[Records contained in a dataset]
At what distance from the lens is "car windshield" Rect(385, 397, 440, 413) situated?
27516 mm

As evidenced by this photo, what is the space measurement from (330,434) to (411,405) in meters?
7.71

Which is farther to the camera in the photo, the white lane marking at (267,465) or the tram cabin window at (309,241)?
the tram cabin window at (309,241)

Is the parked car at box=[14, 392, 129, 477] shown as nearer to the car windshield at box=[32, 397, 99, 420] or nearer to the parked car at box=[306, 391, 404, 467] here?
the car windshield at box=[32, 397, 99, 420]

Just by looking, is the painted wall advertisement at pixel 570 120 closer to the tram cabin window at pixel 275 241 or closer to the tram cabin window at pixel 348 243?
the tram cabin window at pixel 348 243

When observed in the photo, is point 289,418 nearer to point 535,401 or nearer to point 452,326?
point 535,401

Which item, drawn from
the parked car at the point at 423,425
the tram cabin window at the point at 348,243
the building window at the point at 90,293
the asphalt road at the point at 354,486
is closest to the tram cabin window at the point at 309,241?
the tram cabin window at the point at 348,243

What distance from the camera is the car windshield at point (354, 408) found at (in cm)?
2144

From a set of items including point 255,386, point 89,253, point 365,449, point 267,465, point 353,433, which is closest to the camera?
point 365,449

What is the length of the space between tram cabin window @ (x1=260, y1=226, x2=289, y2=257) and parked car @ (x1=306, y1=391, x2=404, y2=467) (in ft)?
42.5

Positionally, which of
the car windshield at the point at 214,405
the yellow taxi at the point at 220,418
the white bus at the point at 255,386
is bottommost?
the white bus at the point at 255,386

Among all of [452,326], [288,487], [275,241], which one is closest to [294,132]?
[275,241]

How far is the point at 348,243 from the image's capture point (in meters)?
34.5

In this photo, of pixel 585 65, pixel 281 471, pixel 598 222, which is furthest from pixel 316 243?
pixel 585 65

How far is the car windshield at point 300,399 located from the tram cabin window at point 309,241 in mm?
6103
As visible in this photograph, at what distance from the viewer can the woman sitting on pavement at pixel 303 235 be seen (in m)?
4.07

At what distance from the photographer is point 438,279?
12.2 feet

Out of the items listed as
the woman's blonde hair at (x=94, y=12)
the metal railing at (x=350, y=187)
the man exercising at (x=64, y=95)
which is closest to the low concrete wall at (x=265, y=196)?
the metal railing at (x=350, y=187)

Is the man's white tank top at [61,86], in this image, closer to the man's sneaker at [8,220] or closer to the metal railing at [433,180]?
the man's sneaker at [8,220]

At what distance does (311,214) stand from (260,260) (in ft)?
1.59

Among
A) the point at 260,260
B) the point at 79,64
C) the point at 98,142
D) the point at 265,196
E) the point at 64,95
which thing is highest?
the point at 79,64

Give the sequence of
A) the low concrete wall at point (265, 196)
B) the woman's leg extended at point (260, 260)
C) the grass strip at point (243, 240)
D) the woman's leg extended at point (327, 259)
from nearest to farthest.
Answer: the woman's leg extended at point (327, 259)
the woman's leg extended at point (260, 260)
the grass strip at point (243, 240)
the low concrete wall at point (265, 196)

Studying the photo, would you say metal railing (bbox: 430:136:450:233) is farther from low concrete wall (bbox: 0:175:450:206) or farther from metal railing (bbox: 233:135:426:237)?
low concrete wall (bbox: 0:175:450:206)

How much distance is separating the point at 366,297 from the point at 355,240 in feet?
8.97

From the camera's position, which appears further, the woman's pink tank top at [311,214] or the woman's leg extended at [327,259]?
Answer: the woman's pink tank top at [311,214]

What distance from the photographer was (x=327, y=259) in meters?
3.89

== Short problem ==
Copy every one of the rows above word for word, with nothing left out or changed.

== Full solution ==
At what distance from the lens is "car windshield" Rect(385, 397, 440, 413) situated?
27516 mm

As evidenced by this photo, what is the space measurement from (330,434) to (411,405) in meters?
7.71

Which is farther to the camera in the photo, the white lane marking at (267,465) or the tram cabin window at (309,241)?
the tram cabin window at (309,241)

Is the parked car at box=[14, 392, 129, 477] shown as nearer to the car windshield at box=[32, 397, 99, 420] or nearer to the parked car at box=[306, 391, 404, 467] here?
the car windshield at box=[32, 397, 99, 420]

Just by looking, is the painted wall advertisement at pixel 570 120 closer to the tram cabin window at pixel 275 241 or closer to the tram cabin window at pixel 348 243?
the tram cabin window at pixel 348 243

When observed in the photo, is point 289,418 nearer to point 535,401 or nearer to point 452,326?
point 535,401

Which item, drawn from
the parked car at the point at 423,425
the tram cabin window at the point at 348,243
the building window at the point at 90,293
the asphalt road at the point at 354,486
is closest to the tram cabin window at the point at 309,241?
the tram cabin window at the point at 348,243

What distance from the camera is the car windshield at point (354, 408) found at (in cm)?
2144

From a set of items including point 255,386, point 89,253, point 365,449, point 267,465, point 353,433, which is closest to the camera?
point 365,449

What is the length of the space between tram cabin window @ (x1=260, y1=226, x2=289, y2=257) and parked car @ (x1=306, y1=391, x2=404, y2=467) (in ft)?
42.5

Positionally, which of
the car windshield at the point at 214,405
the yellow taxi at the point at 220,418
the white bus at the point at 255,386
is bottommost?
the white bus at the point at 255,386

Among all of [452,326], [288,487], [275,241], which one is closest to [294,132]?
[275,241]

How far is the point at 348,243 from the image's capture point (in meters)?
34.5

In this photo, of pixel 585 65, pixel 281 471, pixel 598 222, which is furthest from pixel 316 243?
pixel 585 65

How far is the car windshield at point 300,399 located from the tram cabin window at point 309,241 in mm?
6103
As visible in this photograph, at what distance from the viewer can the woman sitting on pavement at pixel 303 235 be seen (in m)?
4.07

At what distance from the photographer is point 438,279?
12.2 feet

Out of the items listed as
the woman's blonde hair at (x=94, y=12)
the metal railing at (x=350, y=187)
the man exercising at (x=64, y=95)
which is closest to the low concrete wall at (x=265, y=196)?
the metal railing at (x=350, y=187)

Is the man's white tank top at [61,86], in this image, closer to the man's sneaker at [8,220] or closer to the metal railing at [433,180]?
the man's sneaker at [8,220]

At what distance does (311,214) stand from (260,260) (in ft)?
1.59

Among
A) the point at 260,260
B) the point at 79,64
C) the point at 98,142
D) the point at 265,196
E) the point at 64,95
which thing is highest?
the point at 79,64

Give the sequence of
A) the low concrete wall at point (265, 196)
B) the woman's leg extended at point (260, 260)
C) the grass strip at point (243, 240)
D) the woman's leg extended at point (327, 259)
from nearest to farthest.
Answer: the woman's leg extended at point (327, 259)
the woman's leg extended at point (260, 260)
the grass strip at point (243, 240)
the low concrete wall at point (265, 196)

Studying the photo, would you say metal railing (bbox: 430:136:450:233) is farther from low concrete wall (bbox: 0:175:450:206) or farther from metal railing (bbox: 233:135:426:237)?
low concrete wall (bbox: 0:175:450:206)

How much distance is separating the point at 366,297 from the point at 355,240 in feet?
8.97

From the camera's position, which appears further, the woman's pink tank top at [311,214] or the woman's leg extended at [327,259]?
Answer: the woman's pink tank top at [311,214]

What distance from the photographer was (x=327, y=259) in meters?
3.89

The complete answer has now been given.